No valen los avisos ni las premoniciones. Llega cuando no se la espera y duele más la sorpresa que el golpe. No importa que sea de muchos o de pocos. El que pierde lo hace solo y no se puede transferir el sufrimiento.
Te despierta o te hace salir del sueño y te dice que la carretera está cortada, los caminos rotos, y que tienes que detenerte. No hay paliativos, pero hubo un momento en que el azar y la torpeza habrían cambiado el signo y el minuto.
Piensas y vives. El triunfo es siempre colectivo y todos corren para tocar su brillante manto. Alegra, deslumbra y acelera el pulso.
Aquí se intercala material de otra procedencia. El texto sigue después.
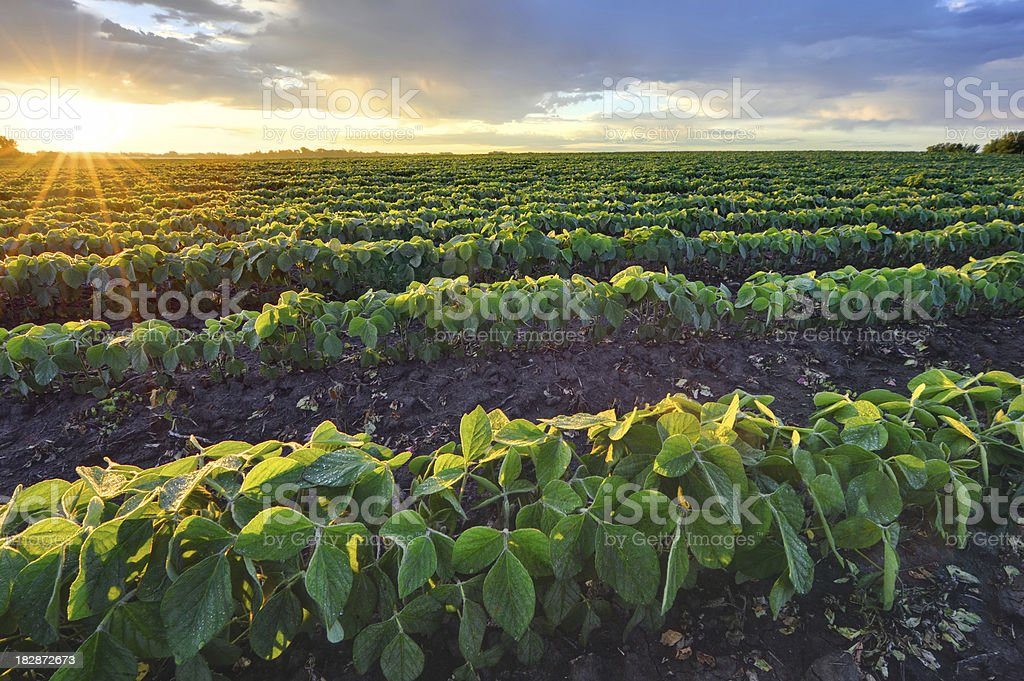 Soybean field at sunrise royalty-free stock photo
Se expresa con gritos y rimas que se asemejan, o incluso son inferiores, a los pareados y consignas de los manifestantes habituales. Perder no es igual. Hay puertas que se cierran, pero cuántas se abren. Cuántas hay, abiertas o cerradas. Qué te quita y qué te da la herida.
El triunfo, como la felicidad, no tiene alma ni contenido. Perder te devuelve tu nombre y tu naturaleza, te otorga el desconsuelo y te ayuda a recordar de dónde vienes, quién eres y adónde no irás nunca.
Y, como uno de los sonetos de latón, te enseña que sólo el derribado siembra y gana.